The Qantas Airways Limited (ASX: QAN) share price was a very strong performer in October.
During the month, the airline operator's shares ascended an impressive 16.3%.
Why did the Qantas share price take off in October?
The main driver of the Qantas share price gains in October was the release of a market update in the middle of the month.
That update revealed that the airline expects to generate a first half profit well ahead of the market's previous expectations.
Based on forward bookings, current fuel prices, and second quarter assumptions, Qantas advised that it expects to report an underlying profit before tax of between $1.2 billion and $1.3 billion for the first half of FY 2023.
Analysts at Citi were shocked by this guidance, given Qantas' previous outlook commentary. They commented:
A month and a half ago, QAN effectively guided to $1.3 billion PBT for the full year. Today however, expectations are to make that in a half. Given incremental extra costs, reductions in capacity and relatively soft passenger numbers, we assume yields were the driver of the circa 100%+ upgrade. While little detail was provided, we estimate 1H guidance implies yields circa ~40% higher than Pre-Covid.

▶ _EXPLORE THE MATERIAL_
(A) Copy the part of the article on the Qantas share price that opens with the words containing "Why did the" and closes with "of FY 2023.", character for character.
(B) In the article on the Qantas share price, rewrite the paragraph beginning "A month and a half ago" as a short bulleted list that keeps its main facts.
(C) Extend the article on the Qantas share price, continuing from its final sentence.

▶ _RECORD SET_

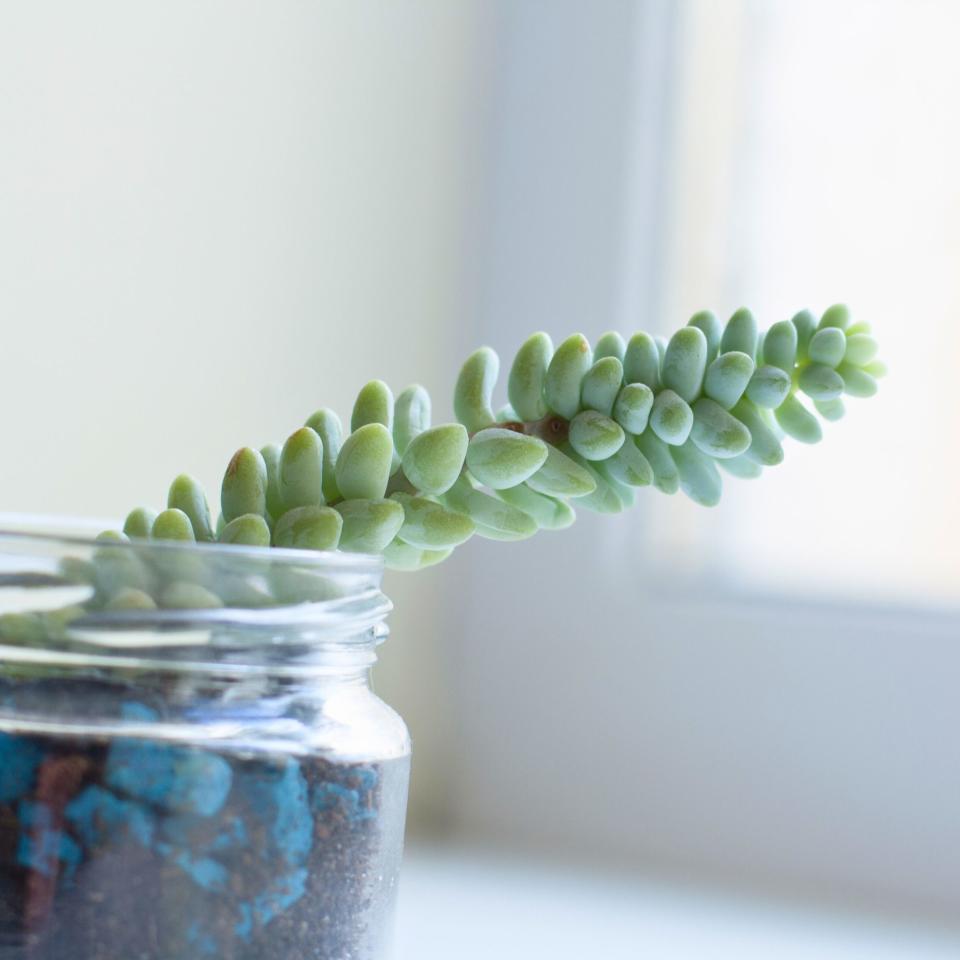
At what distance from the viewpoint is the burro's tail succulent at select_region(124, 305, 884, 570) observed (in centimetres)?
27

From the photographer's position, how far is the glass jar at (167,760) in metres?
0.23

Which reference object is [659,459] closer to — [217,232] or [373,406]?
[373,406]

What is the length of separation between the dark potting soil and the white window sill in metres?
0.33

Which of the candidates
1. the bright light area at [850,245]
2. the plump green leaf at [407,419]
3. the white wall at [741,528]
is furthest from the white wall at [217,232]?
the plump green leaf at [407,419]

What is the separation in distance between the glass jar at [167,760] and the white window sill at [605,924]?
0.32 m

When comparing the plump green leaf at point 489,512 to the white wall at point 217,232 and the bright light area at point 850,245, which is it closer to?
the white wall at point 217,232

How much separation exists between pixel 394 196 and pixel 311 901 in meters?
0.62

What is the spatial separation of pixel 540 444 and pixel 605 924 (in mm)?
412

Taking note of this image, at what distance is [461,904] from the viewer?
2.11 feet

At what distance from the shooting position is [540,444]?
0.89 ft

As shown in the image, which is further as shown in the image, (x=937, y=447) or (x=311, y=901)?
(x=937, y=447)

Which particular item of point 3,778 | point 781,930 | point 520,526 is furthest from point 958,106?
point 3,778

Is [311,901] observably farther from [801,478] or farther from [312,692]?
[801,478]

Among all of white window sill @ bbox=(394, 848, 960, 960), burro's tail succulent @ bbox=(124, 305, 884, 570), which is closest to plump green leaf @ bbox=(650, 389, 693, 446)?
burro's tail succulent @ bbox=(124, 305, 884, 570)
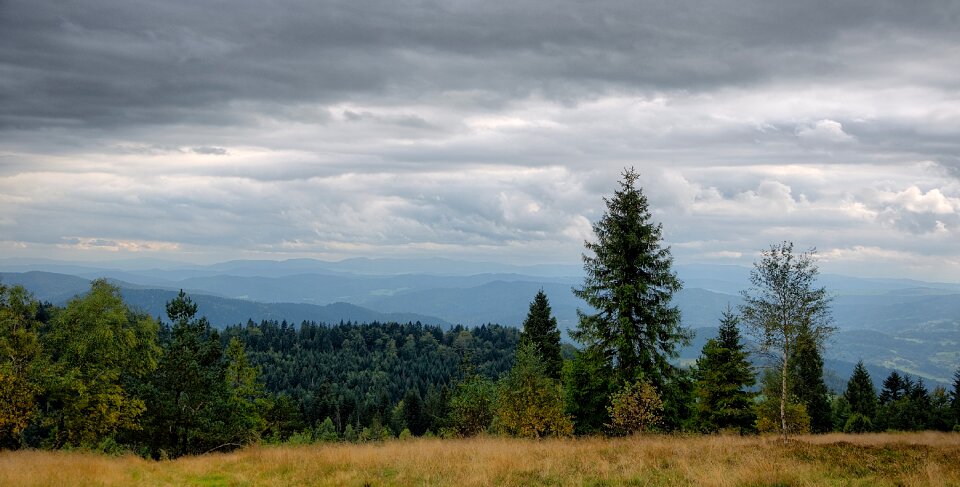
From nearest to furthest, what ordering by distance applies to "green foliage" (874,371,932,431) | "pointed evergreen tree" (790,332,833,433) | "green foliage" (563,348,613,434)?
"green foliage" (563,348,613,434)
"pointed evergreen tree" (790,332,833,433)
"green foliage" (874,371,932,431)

--

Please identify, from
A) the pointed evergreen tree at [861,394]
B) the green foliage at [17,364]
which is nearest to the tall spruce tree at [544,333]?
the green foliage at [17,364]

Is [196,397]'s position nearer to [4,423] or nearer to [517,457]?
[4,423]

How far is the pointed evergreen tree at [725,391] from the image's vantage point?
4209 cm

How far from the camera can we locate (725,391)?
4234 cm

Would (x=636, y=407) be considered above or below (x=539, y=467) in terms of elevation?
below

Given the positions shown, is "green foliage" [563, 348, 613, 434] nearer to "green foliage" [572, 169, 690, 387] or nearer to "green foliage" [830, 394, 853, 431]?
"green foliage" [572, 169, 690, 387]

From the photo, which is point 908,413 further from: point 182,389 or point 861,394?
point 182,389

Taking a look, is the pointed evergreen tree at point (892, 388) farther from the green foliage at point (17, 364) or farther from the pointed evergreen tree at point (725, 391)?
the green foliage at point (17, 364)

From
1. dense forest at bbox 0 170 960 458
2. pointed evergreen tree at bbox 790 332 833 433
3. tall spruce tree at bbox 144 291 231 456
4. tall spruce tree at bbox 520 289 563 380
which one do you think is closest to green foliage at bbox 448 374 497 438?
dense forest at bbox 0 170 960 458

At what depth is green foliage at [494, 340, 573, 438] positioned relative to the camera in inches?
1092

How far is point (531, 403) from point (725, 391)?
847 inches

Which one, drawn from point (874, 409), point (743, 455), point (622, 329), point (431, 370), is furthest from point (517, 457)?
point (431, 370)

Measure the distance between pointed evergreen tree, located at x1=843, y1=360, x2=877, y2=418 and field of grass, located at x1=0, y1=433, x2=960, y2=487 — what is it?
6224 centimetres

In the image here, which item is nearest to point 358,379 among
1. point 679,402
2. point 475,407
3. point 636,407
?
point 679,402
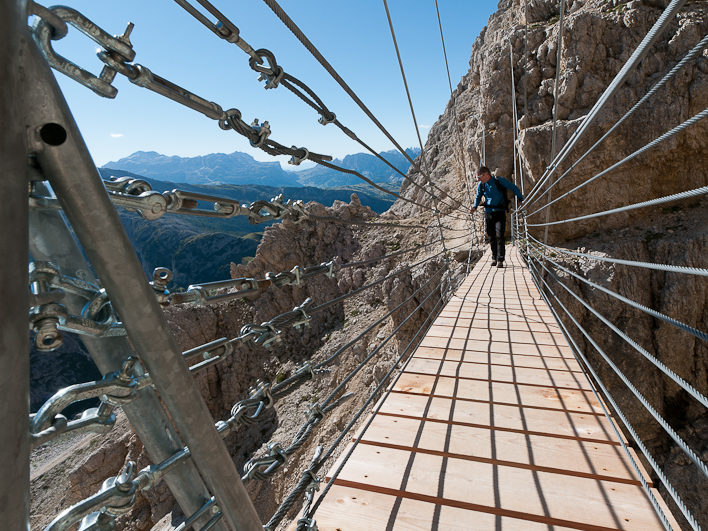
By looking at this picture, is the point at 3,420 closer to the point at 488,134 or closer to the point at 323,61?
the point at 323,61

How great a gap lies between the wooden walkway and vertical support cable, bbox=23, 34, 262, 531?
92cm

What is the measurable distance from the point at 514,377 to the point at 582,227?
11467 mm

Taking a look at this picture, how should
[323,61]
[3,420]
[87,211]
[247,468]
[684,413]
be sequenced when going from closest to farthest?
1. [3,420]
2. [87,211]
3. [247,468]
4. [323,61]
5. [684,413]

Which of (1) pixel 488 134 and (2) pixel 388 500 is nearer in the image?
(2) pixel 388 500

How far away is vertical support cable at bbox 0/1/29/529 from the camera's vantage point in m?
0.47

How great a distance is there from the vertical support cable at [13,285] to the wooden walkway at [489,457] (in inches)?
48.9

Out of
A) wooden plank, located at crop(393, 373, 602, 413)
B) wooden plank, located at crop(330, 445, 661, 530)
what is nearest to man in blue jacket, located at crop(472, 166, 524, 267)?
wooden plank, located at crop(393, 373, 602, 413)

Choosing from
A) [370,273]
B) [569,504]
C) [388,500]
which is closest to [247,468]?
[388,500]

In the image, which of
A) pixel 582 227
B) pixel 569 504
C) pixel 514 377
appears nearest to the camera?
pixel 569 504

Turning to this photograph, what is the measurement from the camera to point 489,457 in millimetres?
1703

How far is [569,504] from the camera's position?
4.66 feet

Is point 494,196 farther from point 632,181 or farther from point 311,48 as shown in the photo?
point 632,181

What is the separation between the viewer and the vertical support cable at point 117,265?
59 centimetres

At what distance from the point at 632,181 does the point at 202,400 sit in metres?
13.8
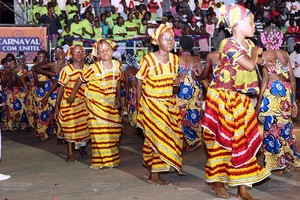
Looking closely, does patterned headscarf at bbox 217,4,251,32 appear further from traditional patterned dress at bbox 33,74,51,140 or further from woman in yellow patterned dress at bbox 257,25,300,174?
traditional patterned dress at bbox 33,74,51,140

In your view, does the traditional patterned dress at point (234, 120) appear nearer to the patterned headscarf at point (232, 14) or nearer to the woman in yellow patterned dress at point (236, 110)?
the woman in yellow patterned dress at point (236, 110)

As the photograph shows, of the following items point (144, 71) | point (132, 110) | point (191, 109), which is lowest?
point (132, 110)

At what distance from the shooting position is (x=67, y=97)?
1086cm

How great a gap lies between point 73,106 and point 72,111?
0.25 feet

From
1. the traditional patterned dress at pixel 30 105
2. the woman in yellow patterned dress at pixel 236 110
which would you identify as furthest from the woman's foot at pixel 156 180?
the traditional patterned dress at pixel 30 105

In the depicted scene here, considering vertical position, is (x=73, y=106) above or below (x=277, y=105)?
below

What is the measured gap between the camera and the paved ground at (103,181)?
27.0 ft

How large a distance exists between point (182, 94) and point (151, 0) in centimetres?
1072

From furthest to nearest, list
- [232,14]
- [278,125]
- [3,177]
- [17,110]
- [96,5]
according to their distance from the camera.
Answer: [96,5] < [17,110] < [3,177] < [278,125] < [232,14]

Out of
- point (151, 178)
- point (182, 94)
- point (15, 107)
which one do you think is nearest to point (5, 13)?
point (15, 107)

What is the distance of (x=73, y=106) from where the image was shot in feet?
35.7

▶ _TASK-BY-TASK OUTPUTS_
(A)
Why did the Qantas share price take off in October?
The main driver of the Qantas share price gains in October was the release of a market update in the middle of the month.
That update revealed that the airline expects to generate a first half profit well ahead of the market's previous expectations.
Based on forward bookings, current fuel prices, and second quarter assumptions, Qantas advised that it expects to report an underlying profit before tax of between $1.2 billion and $1.3 billion for the first half of FY 2023.

(B)
- About a month and a half earlier, Qantas effectively guided to $1.3 billion PBT for the full year.
- Qantas now expects to make that amount in a half.
- Given extra costs, reduced capacity and relatively soft passenger numbers, Citi assumes yields drove the roughly 100%+ upgrade.
- Little detail was provided. Citi estimates the first-half guidance implies yields about 40% higher than pre-Covid.

(C)
Can its shares keep rising?
While Citi believes the Qantas share price has now peaked for the time being (neutral rating and $5.78 price target), others are more positive.
According to a note out of Morgan Stanley, in response to the update, the broker retained its overweight rating and lifted its price target to $9.00. Based on the current Qantas share price of $6.01, this implies potential upside of approximately 50% for investors over the next 12 months.
UBS is also positive and has a buy rating and $7.20 price target on its shares, implying potential upside of 20%.
All in all, it appears that many in the market believe Qantas' shares could build on October's gains in the months that follow.